*** Opening Given passage ***

NatWest expects the FOMC to double the taper pace at the December meeting, with asset purchases ending mid-March, setting up for rate hikes in 2022.

  • Statement: Major rework to inflation language, removing “transitory”; “will use several references from Chair Powell’s testimony specifically with reference to inflation”. Possible dissent from Kashkari (to faster taper).
  • SEP/Dot Plot: Dots likely to imply 2 hikes in 2022 and 2023 (i.e. same number of hikes by end-2023, 4 in total, as indicated in September, to 1.00%), “but that’s a close call”. 2024 median dot 1.875% (up 12.5bp). Some FOMC members to pencil in 3 2023 hikes.
  • Core PCE forecasts raised to 4.3% in 2021, 2.4% in 2022, 2.2% in 2023. Unemployment down to 4.3% in 2021, 3.5% in 2022, 3.2% in 2023, 3.2% in 2024.
  • Press conference: Powell to “emphasize flexibility and uncertainty and point to the dot plot as evidence that the fundamental view among the overall Committee hasn’t changed even though they expect another hike in 2022.” Likely to sound a little more open to 2022 hikes but to make clear earlier taper end does not necessarily mean a quick shift to rate hikes – criteria very different.
  • Future action: Liftoff in Q3 2022 (previously NatWest saw Q4 2022), and 2 hikes (previously 1) in 2022. 2 hikes in 2022, 4 hikes in 2023, 4 in 2024. Terminal Fed funds to end up closer to 3%, above 2.5% L-R Fed dot.

*** Closing Given passage ***

Try it: Copy the NatWest preview of the FOMC meeting word for word, from "NatWest expects the" up to and including "3.2% in 2024.".

*** Opening Supplied entries ***

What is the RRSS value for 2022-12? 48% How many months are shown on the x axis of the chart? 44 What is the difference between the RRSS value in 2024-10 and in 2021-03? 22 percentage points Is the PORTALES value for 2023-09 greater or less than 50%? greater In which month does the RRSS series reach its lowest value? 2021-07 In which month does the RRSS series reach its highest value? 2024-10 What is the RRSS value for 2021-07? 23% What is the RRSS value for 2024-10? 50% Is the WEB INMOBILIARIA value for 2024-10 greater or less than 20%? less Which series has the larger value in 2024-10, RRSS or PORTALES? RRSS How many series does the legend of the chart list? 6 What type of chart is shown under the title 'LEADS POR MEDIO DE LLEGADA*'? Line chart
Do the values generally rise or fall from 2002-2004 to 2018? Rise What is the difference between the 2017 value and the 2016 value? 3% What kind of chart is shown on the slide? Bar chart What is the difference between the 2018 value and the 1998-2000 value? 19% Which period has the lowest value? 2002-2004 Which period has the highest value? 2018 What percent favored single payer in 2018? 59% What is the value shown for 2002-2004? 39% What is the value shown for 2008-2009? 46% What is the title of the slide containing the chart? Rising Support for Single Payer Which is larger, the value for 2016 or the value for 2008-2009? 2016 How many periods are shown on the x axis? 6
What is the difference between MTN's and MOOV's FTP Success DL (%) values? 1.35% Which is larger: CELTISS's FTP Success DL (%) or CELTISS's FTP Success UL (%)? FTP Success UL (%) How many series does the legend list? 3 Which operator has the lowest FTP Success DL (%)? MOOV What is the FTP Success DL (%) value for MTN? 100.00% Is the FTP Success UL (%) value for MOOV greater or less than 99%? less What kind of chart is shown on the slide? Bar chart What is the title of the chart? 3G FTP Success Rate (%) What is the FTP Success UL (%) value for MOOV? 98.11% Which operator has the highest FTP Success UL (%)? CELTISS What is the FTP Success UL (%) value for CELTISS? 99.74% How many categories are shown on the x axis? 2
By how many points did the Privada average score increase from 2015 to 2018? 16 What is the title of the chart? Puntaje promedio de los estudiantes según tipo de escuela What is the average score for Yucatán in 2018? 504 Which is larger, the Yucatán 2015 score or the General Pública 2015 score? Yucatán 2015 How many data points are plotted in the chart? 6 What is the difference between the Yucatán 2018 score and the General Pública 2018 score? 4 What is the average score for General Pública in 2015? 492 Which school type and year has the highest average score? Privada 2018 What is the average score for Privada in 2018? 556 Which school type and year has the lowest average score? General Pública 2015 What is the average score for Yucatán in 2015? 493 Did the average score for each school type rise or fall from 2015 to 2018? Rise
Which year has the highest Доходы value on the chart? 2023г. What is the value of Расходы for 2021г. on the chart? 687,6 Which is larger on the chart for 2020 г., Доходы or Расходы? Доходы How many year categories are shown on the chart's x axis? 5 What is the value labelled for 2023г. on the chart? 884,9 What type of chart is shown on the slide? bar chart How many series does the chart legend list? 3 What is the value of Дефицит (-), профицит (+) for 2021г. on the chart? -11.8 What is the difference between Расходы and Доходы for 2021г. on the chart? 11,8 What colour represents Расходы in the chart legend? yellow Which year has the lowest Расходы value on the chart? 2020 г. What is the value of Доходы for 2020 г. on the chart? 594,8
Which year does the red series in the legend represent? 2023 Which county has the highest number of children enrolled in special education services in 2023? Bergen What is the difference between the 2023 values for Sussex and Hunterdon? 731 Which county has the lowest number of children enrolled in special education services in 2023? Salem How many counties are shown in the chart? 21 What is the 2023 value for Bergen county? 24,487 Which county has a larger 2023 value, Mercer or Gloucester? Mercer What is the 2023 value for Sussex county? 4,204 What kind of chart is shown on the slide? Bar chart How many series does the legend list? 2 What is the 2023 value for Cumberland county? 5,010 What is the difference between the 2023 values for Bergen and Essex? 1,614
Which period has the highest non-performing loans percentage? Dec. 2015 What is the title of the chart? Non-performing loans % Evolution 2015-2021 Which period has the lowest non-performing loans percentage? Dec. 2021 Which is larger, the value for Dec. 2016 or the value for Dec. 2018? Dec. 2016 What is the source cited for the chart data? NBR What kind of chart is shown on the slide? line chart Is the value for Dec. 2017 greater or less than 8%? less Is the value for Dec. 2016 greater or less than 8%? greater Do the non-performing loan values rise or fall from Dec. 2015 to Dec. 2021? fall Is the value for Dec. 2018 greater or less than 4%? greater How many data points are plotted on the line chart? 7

*** Closing Supplied entries ***

Exercise solution:
NatWest expects the FOMC to double the taper pace at the December meeting, with asset purchases ending mid-March, setting up for rate hikes in 2022.

  • Statement: Major rework to inflation language, removing “transitory”; “will use several references from Chair Powell’s testimony specifically with reference to inflation”. Possible dissent from Kashkari (to faster taper).
  • SEP/Dot Plot: Dots likely to imply 2 hikes in 2022 and 2023 (i.e. same number of hikes by end-2023, 4 in total, as indicated in September, to 1.00%), “but that’s a close call”. 2024 median dot 1.875% (up 12.5bp). Some FOMC members to pencil in 3 2023 hikes.
  • Core PCE forecasts raised to 4.3% in 2021, 2.4% in 2022, 2.2% in 2023. Unemployment down to 4.3% in 2021, 3.5% in 2022, 3.2% in 2023, 3.2% in 2024.